B. What became the defining issue and why; what happened to the central initiating issue?

  1. How did the central initiating issue get changed to A&T students rioting?
  2. What was the string of events that lead to the revolt at A&T?
  3. What was the police reaction to the killing of Willie Ernest Grimes?
  4. What was the role of media, Chamber of Commerce, the Human Relations Commission, etc, etc?
  5. How does the “progressive mystique” way of using power look concretely in this situation?

C. What might have been an alternative to the “progressive mystique” use of power? In what ways can this struggle point out the patterns of what Chafe calls “civilities” used in service of the “progressive mystique,” an illusion that covers for the brutal, vicious use of power against those who dare to challenge the existing power and privilege structures?

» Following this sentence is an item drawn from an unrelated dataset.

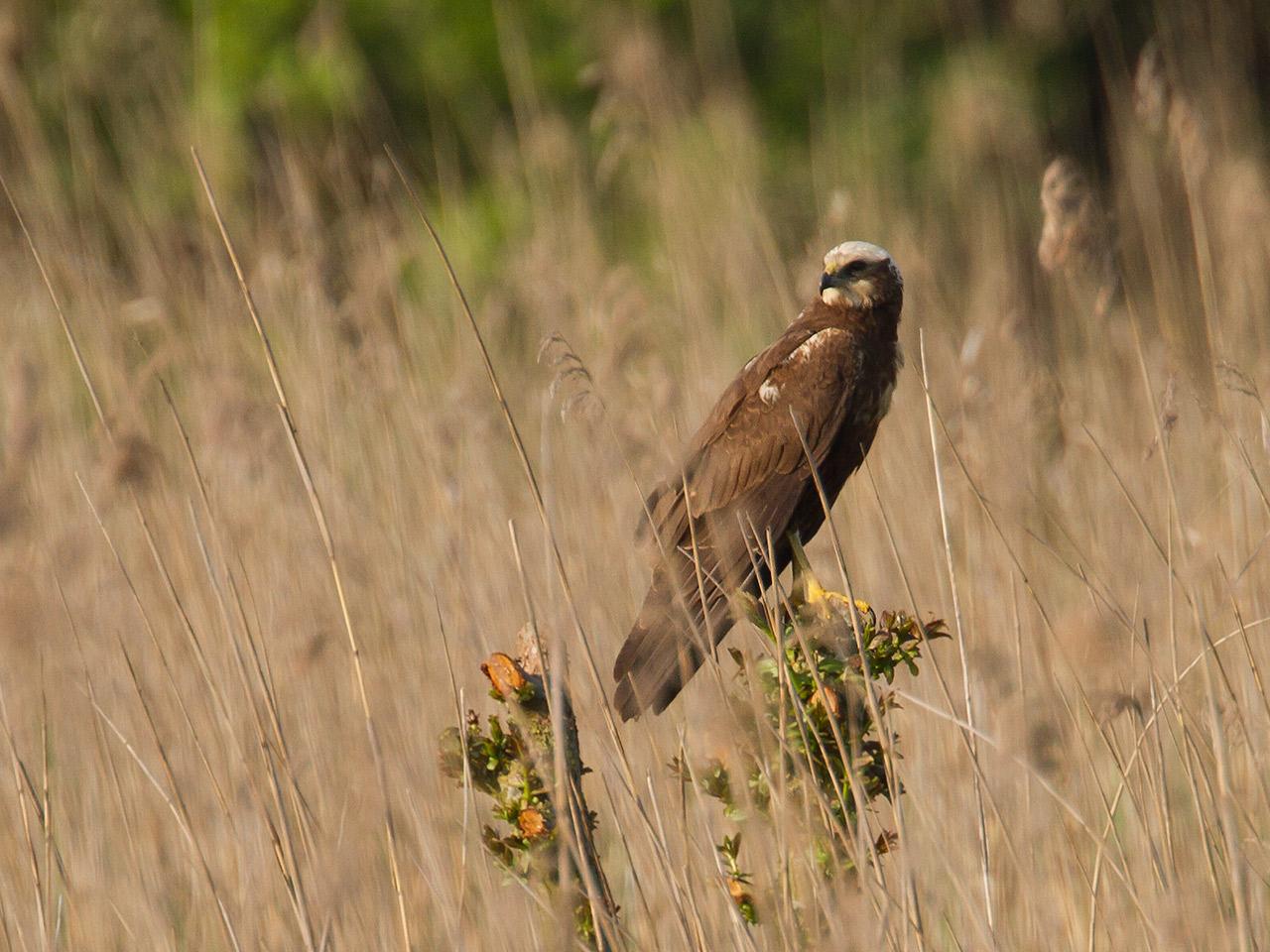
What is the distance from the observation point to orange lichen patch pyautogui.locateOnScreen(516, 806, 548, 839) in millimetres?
1757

Of course, all of this has to be fleshed out but the idea is to have a forum each month on different issues in our community over the last 40 years. We would need to identify the central initiating issue or struggle, what the issue became, and how it was transformed (the role of the progressive mystique), the actual use of power and what might have been an alternative to the way the issue unfolded if an approach of integrity had been used. We could put forth 12 topics or struggles on our web-site that framed the issue, set forth what it became and what might have been an alternative and invite people to comment on the web site. At the end of the month we would have a panel of people associated with the issue to host a forum to discuss the responses from the web site and explore together the same questions raised on the web site. Some of the issue might include:

  1. The 1960 Sit-Ins at Woolworths
  2. The 1968 response to the assassination of Dr. Martin Luther King, Jr.
  3. The 1969 (or was it 70 or 71) Sanitation workers struggle
  4. The 1969 Struggle for Democracy at Dudley and the A&T/Dudley revolt
  5. The struggle for a ward system or district system of government (from the late 1960s thorough 1982)
  6. The 1979 Klan/Nazi killings
  7. The 1990 purging of leaders from public bodies and the cuts in indigent health care and other services (this resulted in a march from St. James Baptist church to downtown).
  8. The 1991 Tammy Howard Public housing struggle ( the gas leak explosion)
  9. The 1994 Darryl Howerton Struggle
  10. The 1996 K-mart struggle
  11. The 1999 civilian police review board struggle
  12. The 2002-2007 the truth and reconciliation process

These might or might not be the best examples to reveal the way powers works via the “progressive mystique,” but I hope it is clear enough for us to begin a discussion. I was hoping we could kick this off in April of this year, the month of King’s assassination, but Lewis told me it might be three months before we could get this properly set up and moving. I think we should do it as soon as we can but to take care to insure that it is quality work when we do.

This work could result in a book, a series of public television programs, as well as a powerful station on our web-site. As it is further developed, this proposal might also be a wonderful undertaking for interns, a class (or several classes) project. The challenge is to transform the culture as it relates to power, how it is understood and how it is used. This, of course, blends with democracy, as knowledge is a critical component of a democratic culture.